Wikipedia: The Headington Shark
 

Coordinates: 51°45′32″N 1°12′48″W / 51.75882°N 1.213238°W / 51.75882; -1.213238

The Headington Shark

The Headington Shark is a sculpture situated at 2 New High Street, Headington, Oxford, England, depicting a shark embedded head-first in the roof of the house.

Appearance

The shark first appeared on August 9, 1986. Bill Heine, a local radio presenter who still owns the house, has said "The shark was to express someone feeling totally impotent and ripping a hole in their roof out of a sense of impotence and anger and desperation… It is saying something about CND, nuclear power, Chernobyl and Nagasaki."

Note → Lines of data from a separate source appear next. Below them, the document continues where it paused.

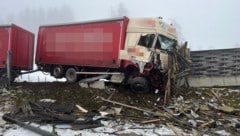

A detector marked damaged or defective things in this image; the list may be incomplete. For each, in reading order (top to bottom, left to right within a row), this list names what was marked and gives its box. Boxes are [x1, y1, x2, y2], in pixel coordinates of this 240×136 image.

crashed truck [0, 23, 34, 82]
damaged cargo trailer [0, 24, 34, 82]
damaged cargo trailer [35, 15, 189, 92]
crashed truck [35, 16, 190, 92]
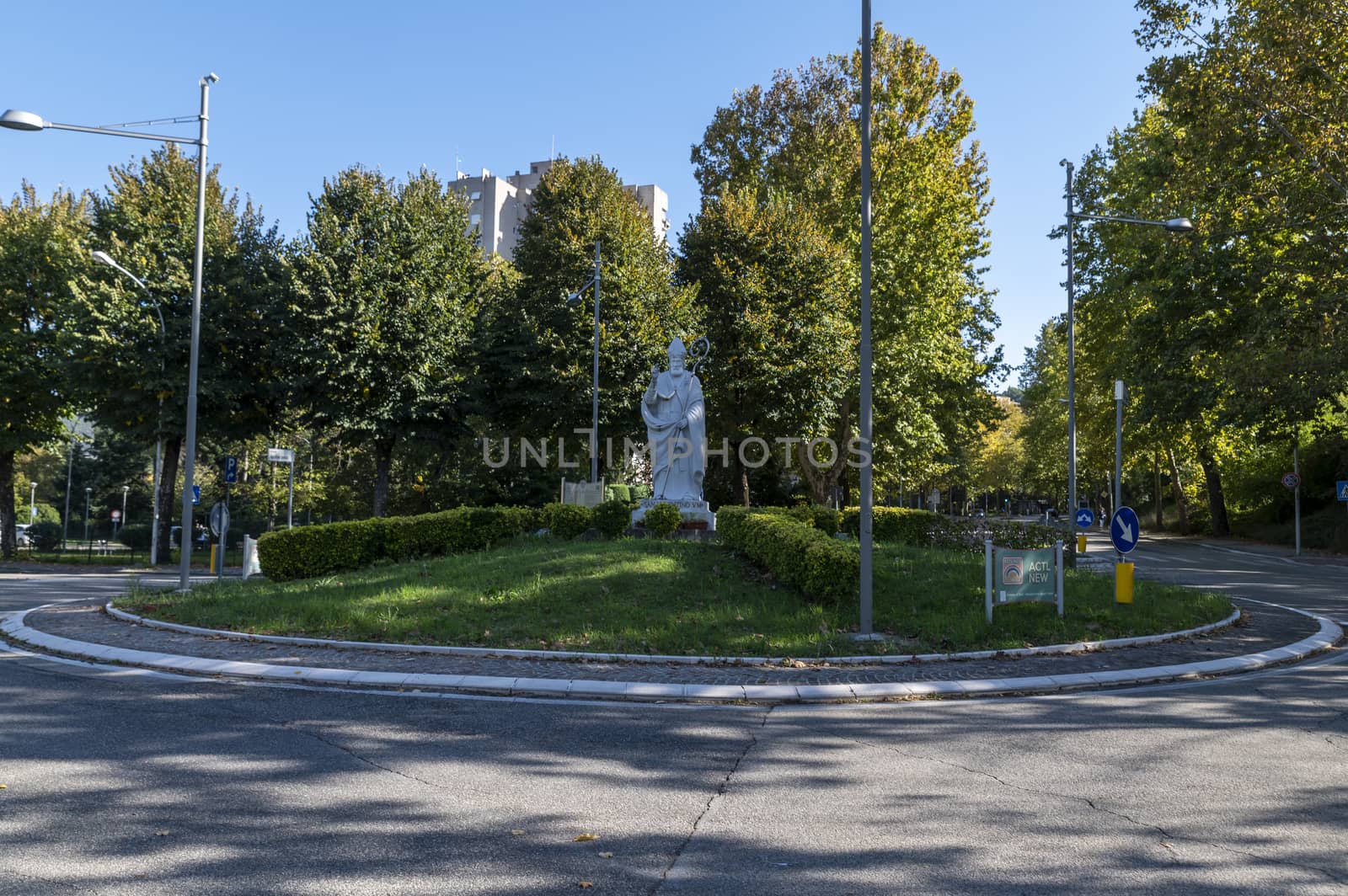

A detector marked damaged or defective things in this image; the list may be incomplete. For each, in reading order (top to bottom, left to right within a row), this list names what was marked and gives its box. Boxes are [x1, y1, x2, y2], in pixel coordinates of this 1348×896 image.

road crack [650, 706, 776, 894]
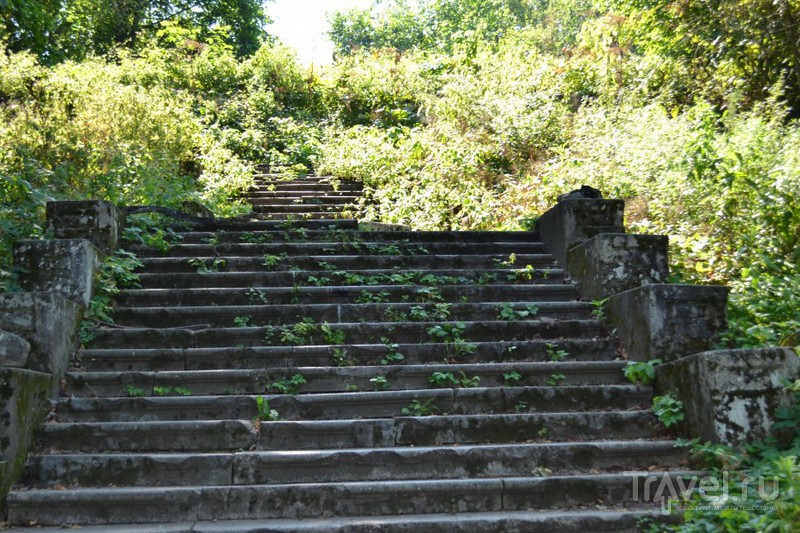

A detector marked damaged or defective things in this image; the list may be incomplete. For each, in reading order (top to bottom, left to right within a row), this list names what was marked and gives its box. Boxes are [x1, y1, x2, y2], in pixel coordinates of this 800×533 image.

cracked concrete step [131, 241, 552, 258]
cracked concrete step [133, 254, 556, 270]
cracked concrete step [134, 268, 564, 288]
cracked concrete step [115, 284, 580, 306]
cracked concrete step [114, 302, 592, 326]
cracked concrete step [84, 320, 608, 350]
cracked concrete step [79, 338, 620, 372]
cracked concrete step [65, 360, 632, 396]
cracked concrete step [51, 384, 648, 422]
cracked concrete step [37, 410, 660, 450]
cracked concrete step [26, 440, 688, 486]
cracked concrete step [4, 472, 692, 524]
cracked concrete step [0, 510, 680, 532]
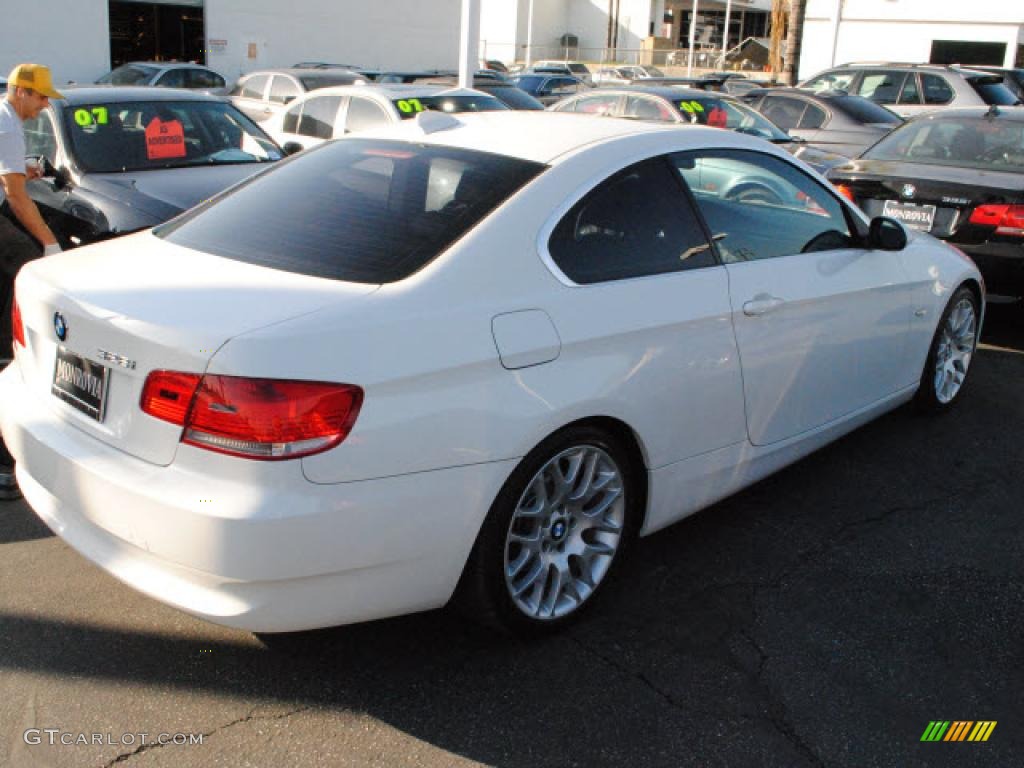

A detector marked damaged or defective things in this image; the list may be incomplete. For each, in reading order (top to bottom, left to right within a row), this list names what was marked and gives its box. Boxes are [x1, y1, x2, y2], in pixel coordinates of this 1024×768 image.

The sculpture, which weighs 203 kilograms, is 25 feet long, and is made of painted fibreglass, is named Untitled 1986 (written on the gate of the house). The sculpture was erected on the 41st anniversary of the dropping of the atomic bomb on Nagasaki.

Controversy

Created by sculptor John Buckley, the shark was controversial when it first appeared. Oxford City Council tried to have it taken down on grounds of safety, and then on the grounds that it had not given planning permission for the shark, but there was much local support for the shark. Eventually the matter was taken to the central government, where the Department for the Environment assessed the case on planning grounds, and ruled that the shark would be allowed to remain as it did not result in harm to the visual amenity.